──────── Task input ────────

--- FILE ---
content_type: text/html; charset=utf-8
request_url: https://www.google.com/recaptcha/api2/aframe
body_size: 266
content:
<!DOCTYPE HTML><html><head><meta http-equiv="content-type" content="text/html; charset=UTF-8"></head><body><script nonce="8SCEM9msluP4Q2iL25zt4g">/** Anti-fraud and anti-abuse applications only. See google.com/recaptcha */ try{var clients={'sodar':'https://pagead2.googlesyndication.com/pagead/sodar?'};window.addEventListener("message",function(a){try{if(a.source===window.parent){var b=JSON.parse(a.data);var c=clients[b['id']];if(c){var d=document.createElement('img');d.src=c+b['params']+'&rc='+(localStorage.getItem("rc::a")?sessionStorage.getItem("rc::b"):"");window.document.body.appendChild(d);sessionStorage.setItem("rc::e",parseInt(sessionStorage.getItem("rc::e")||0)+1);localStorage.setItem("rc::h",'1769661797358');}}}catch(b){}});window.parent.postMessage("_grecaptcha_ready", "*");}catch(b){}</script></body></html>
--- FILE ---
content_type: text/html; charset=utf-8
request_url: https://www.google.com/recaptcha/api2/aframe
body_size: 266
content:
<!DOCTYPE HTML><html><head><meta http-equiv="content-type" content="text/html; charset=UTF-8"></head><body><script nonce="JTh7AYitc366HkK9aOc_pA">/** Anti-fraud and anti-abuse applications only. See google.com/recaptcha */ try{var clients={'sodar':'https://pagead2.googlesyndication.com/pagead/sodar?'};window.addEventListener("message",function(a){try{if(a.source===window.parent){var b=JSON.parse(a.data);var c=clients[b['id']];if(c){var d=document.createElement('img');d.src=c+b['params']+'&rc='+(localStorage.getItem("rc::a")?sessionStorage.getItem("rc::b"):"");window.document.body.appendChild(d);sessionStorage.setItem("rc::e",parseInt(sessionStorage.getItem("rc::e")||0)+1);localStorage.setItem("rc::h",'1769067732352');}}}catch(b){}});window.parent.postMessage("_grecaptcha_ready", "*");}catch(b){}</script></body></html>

────────

• Brief
Keep every word as given and return the full listing.

• Output
--- FILE ---
content_type: text/html; charset=utf-8
request_url: https://www.google.com/recaptcha/api2/aframe
body_size: 266
content:
<!DOCTYPE HTML><html><head><meta http-equiv="content-type" content="text/html; charset=UTF-8"></head><body><script nonce="8SCEM9msluP4Q2iL25zt4g">/** Anti-fraud and anti-abuse applications only. See google.com/recaptcha */ try{var clients={'sodar':'https://pagead2.googlesyndication.com/pagead/sodar?'};window.addEventListener("message",function(a){try{if(a.source===window.parent){var b=JSON.parse(a.data);var c=clients[b['id']];if(c){var d=document.createElement('img');d.src=c+b['params']+'&rc='+(localStorage.getItem("rc::a")?sessionStorage.getItem("rc::b"):"");window.document.body.appendChild(d);sessionStorage.setItem("rc::e",parseInt(sessionStorage.getItem("rc::e")||0)+1);localStorage.setItem("rc::h",'1769661797358');}}}catch(b){}});window.parent.postMessage("_grecaptcha_ready", "*");}catch(b){}</script></body></html>
--- FILE ---
content_type: text/html; charset=utf-8
request_url: https://www.google.com/recaptcha/api2/aframe
body_size: 266
content:
<!DOCTYPE HTML><html><head><meta http-equiv="content-type" content="text/html; charset=UTF-8"></head><body><script nonce="JTh7AYitc366HkK9aOc_pA">/** Anti-fraud and anti-abuse applications only. See google.com/recaptcha */ try{var clients={'sodar':'https://pagead2.googlesyndication.com/pagead/sodar?'};window.addEventListener("message",function(a){try{if(a.source===window.parent){var b=JSON.parse(a.data);var c=clients[b['id']];if(c){var d=document.createElement('img');d.src=c+b['params']+'&rc='+(localStorage.getItem("rc::a")?sessionStorage.getItem("rc::b"):"");window.document.body.appendChild(d);sessionStorage.setItem("rc::e",parseInt(sessionStorage.getItem("rc::e")||0)+1);localStorage.setItem("rc::h",'1769067732352');}}}catch(b){}});window.parent.postMessage("_grecaptcha_ready", "*");}catch(b){}</script></body></html>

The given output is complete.